Donnerstag, 30. Mai 2013

Mesuteyä ttìpämgkxo / Unterhaltung zweier Frauen

Nìm'wey sì oe ultxa si ylltxepro.
(Nìmwey und ich treffen uns an der Feuerstelle.)

Hunger lässt mich sehr früh erwachen. Mein Magen knurrt etwas und Durst habe ich auch, großen Durst. Dabei fällt mir auf, dass ich in den letzten Tagen überhaupt sehr viel trinke, mehr als für gewöhnlich. Und mir fällt noch etwas auf: Ich trinke Tee lieber als Saft oder Wasser. So gehe ich zur Feuerstelle, mache mir einen Becher Tee und esse einige Beeren, die noch von gestern übrig sind. Es ist ein etwas diesiger Morgen und meine Augen haben Mühe, die Iknimaya Felsen (schwebende Felsen) zu erkennen. Sie liegen in dichten Wolken, die von der Morgensonne in organgefarbenes Licht getaucht werden.

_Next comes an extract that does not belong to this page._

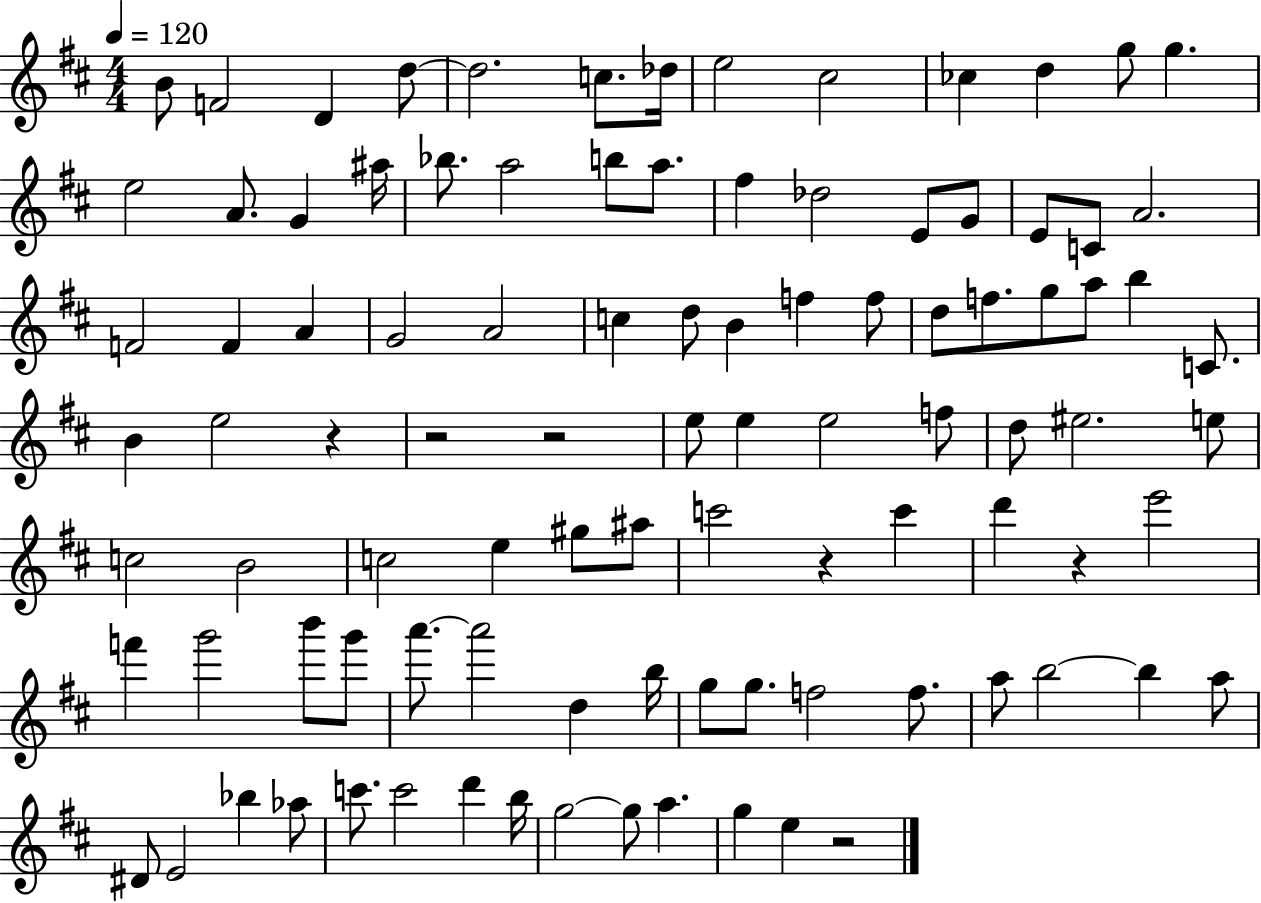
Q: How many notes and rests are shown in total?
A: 98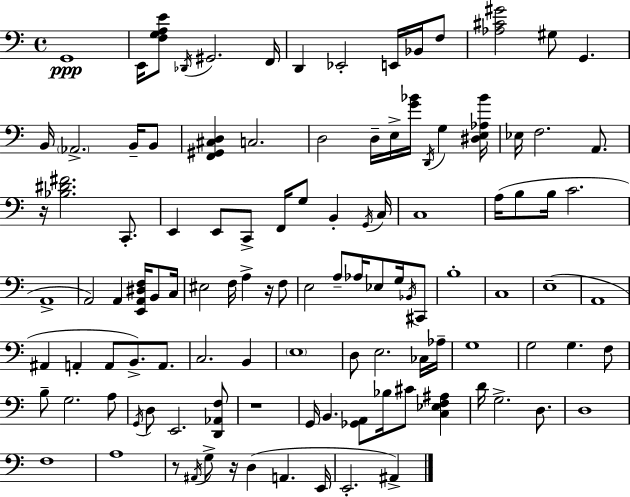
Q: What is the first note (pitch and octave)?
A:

Ich beschließe, ein wenig im Fluss zu schwimmen und setze mich dann auf einen Felsen, von dem aus ich zu unserem großen Wasserfall hinüber sehen kann. Dann erkenne ich, als ich in den Himmel hinauf schaue, einen Ikran (Banshee), der durch die Wolken in unser Tal hinunter geflogen kommt. Zuerst vermute ich Ya'rrì (Kxìryas Ikran), als ich aber eine Gestalt darauf sitzen sehe und genauer hinschaue, glaube ich Nìm'wey, unsere neue Heilerin identifizieren zu können.

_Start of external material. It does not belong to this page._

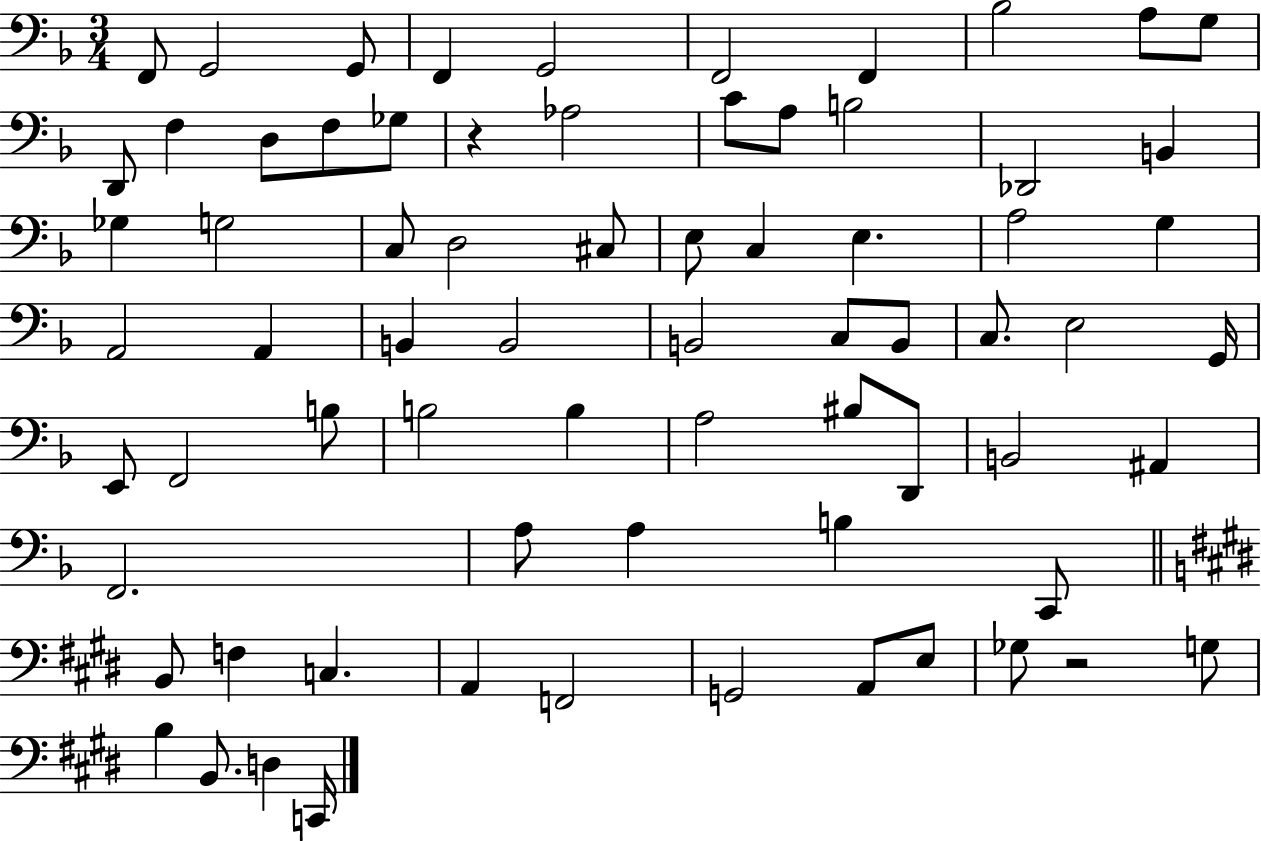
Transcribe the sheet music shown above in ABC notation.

Genau sie ist es dann auch, die mit ihrem fliegenden Begleiter nahe unseres Lagers landet und sich dann von ihm verabschiedet. Ich springe ins Wasser, schwimme zu ihr hinüber und wir begrüßen uns. Sie fragt mich sogleich, wie es mit meinen Verletzungen aussieht, aber ich kann sie beruhigen. Schmerzen habe ich keine mehr und langsam, aber sicher, heilen die Wunden wieder.

Nìm'wey ist erfreut über diese Nachricht und lädt mich ein, mich mit ihr ans Feuer zu setzen. An dieser Geste glaube ich erkennen zu können, dass sie sich bei uns schon fast zu Hause zu fühlen scheint. Ich biete ihr dann an, dass ich für uns beide noch Tee koche,  dann sitzen wir gemeinsam am Feuer und unterhalten uns.

Es ist ein typisches Frauengespräch. Nìm'wey zeigt mir ein Kleidungsstück, das sie anlässlich des bevorstehenden Festes, das wir feiern wollen, anfertigt. Ein sehr schönes und feierliches Gewand, wie ich finde. Ich lobe sie für ihre Fingerfertigkeit, die man auch an dieser Arbeit wieder einmal sehr schön sehen kann.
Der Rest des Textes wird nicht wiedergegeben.